- Stored data entries
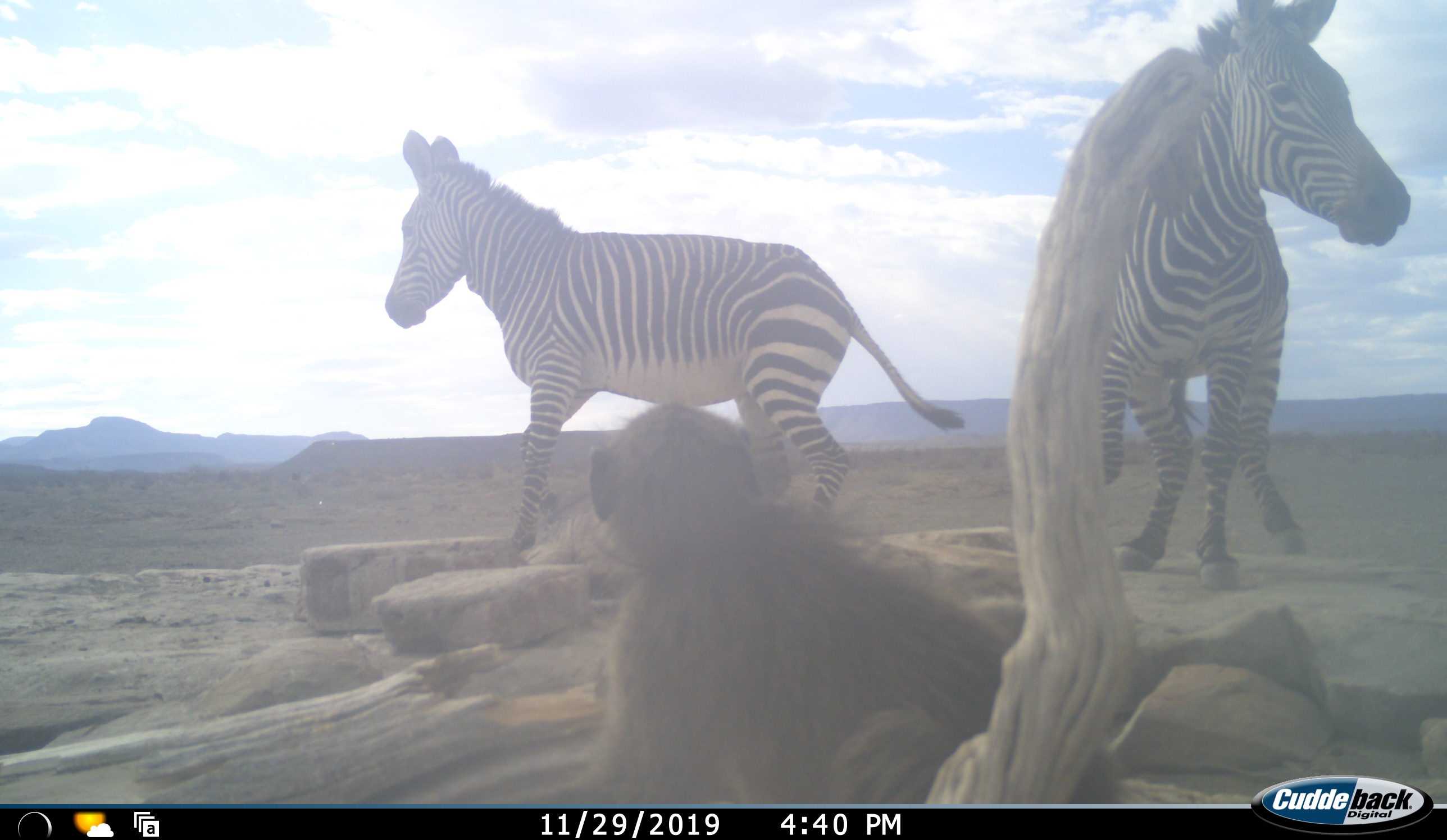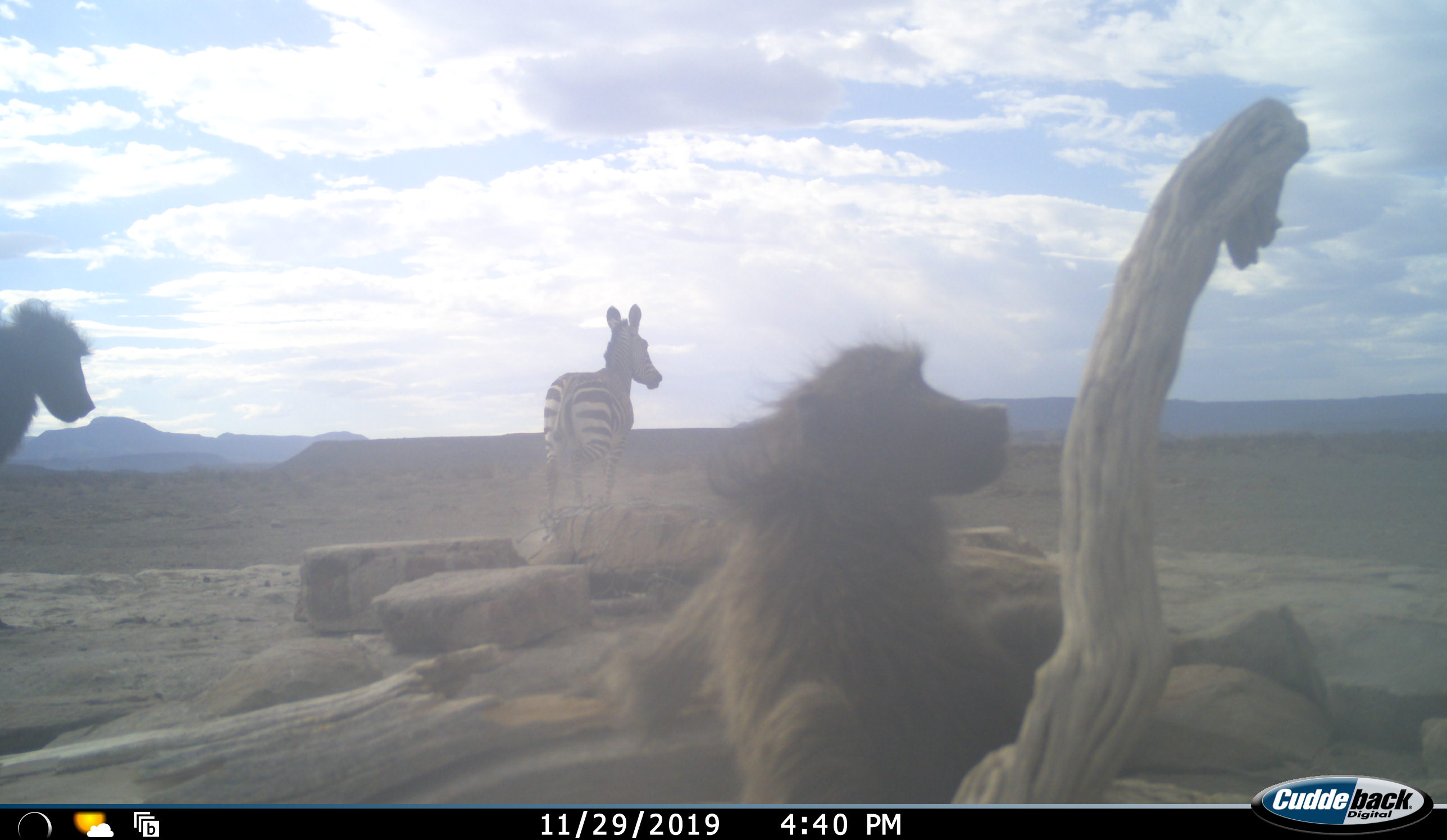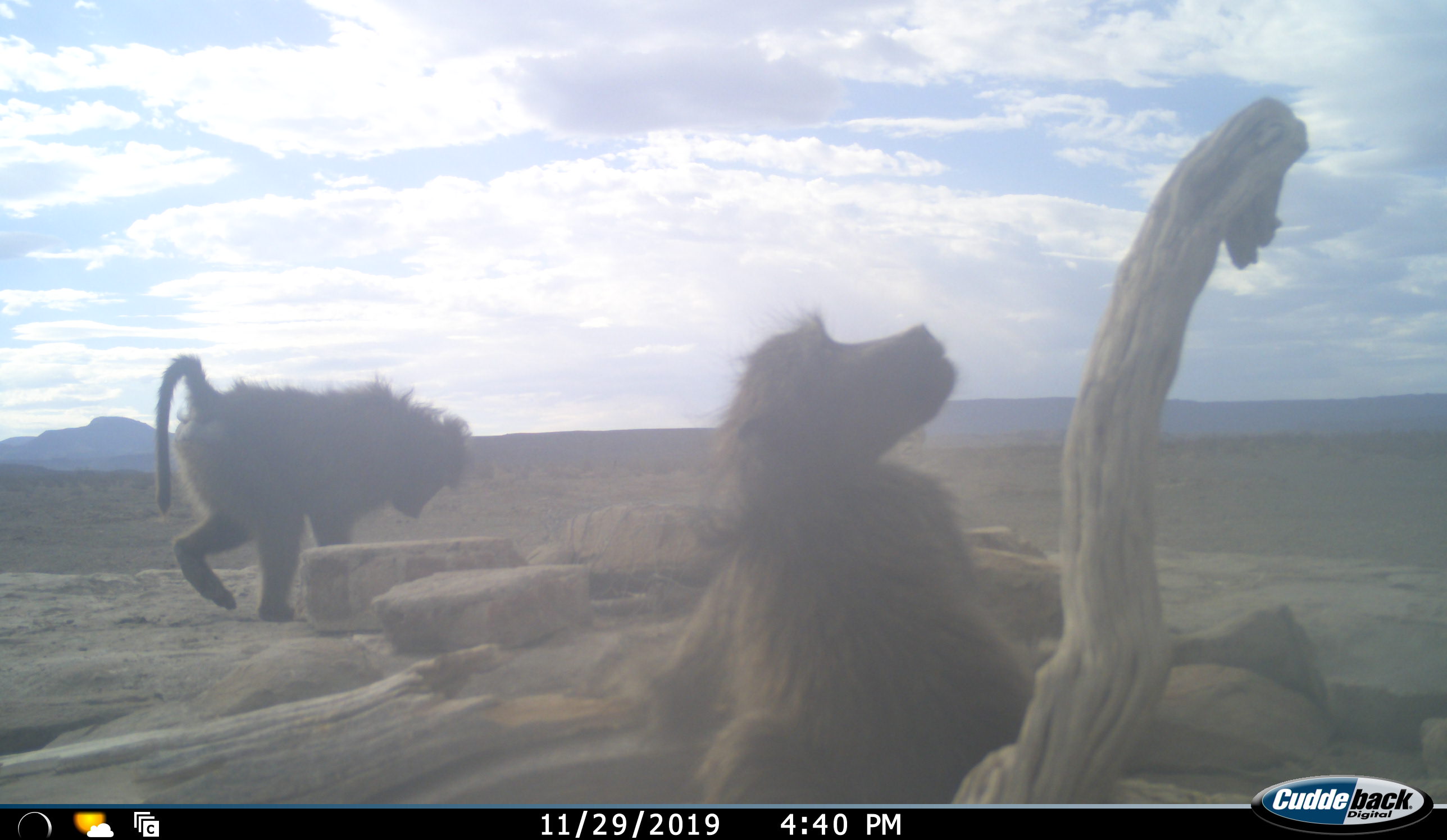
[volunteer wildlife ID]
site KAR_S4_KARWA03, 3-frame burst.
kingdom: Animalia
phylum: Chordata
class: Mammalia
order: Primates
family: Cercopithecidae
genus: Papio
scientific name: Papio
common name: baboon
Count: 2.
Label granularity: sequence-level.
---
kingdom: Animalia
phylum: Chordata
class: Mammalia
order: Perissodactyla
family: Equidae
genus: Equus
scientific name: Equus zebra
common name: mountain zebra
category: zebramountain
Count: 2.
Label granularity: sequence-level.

* * *

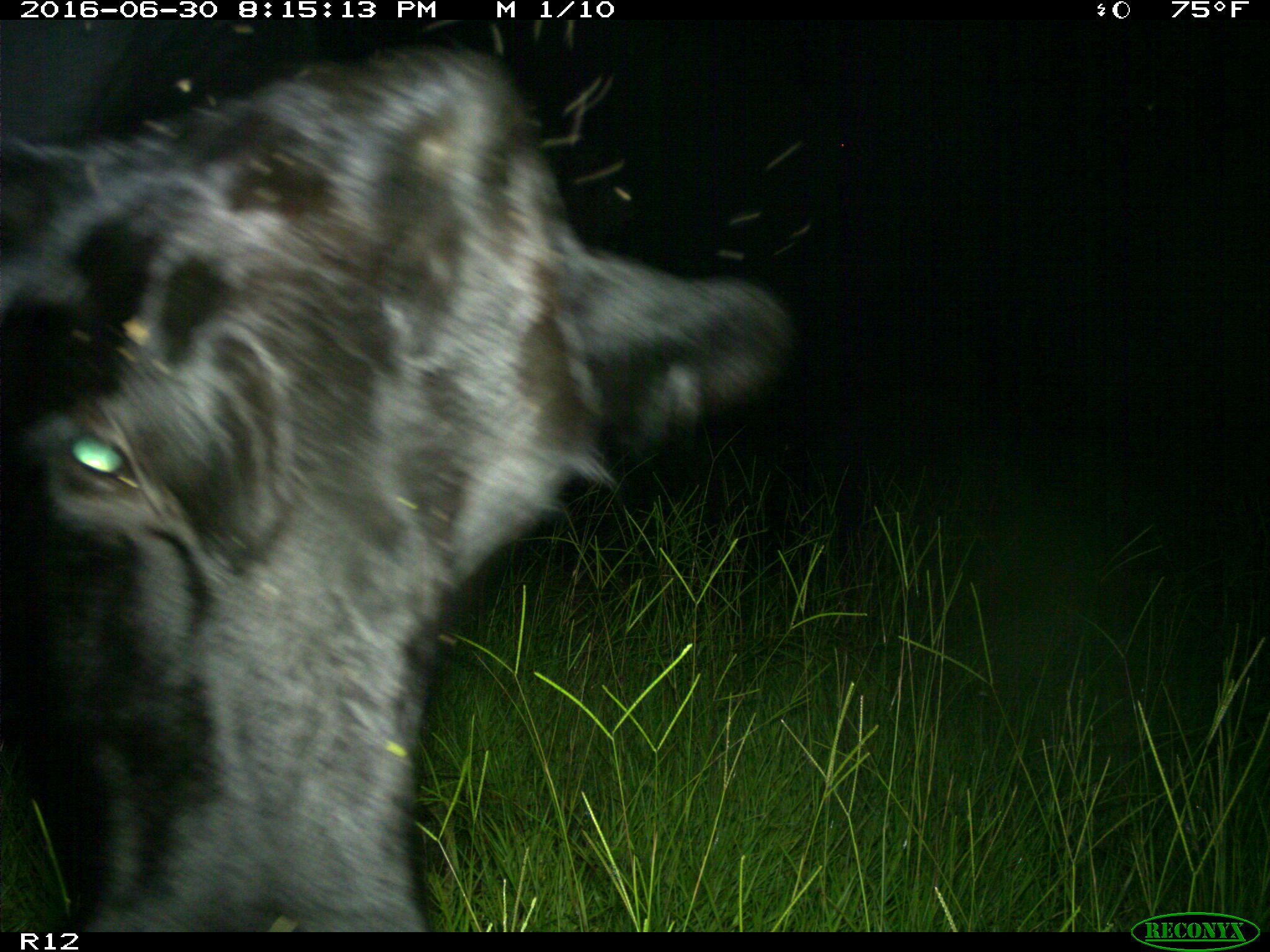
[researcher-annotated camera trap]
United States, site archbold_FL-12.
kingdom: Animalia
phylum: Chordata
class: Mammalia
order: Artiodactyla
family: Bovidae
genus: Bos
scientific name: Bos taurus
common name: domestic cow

- WHAT THE TASK ASKS
Give a count of the lines above that include the word "site", and add nothing to it.

- THE COMPLETED TASK
2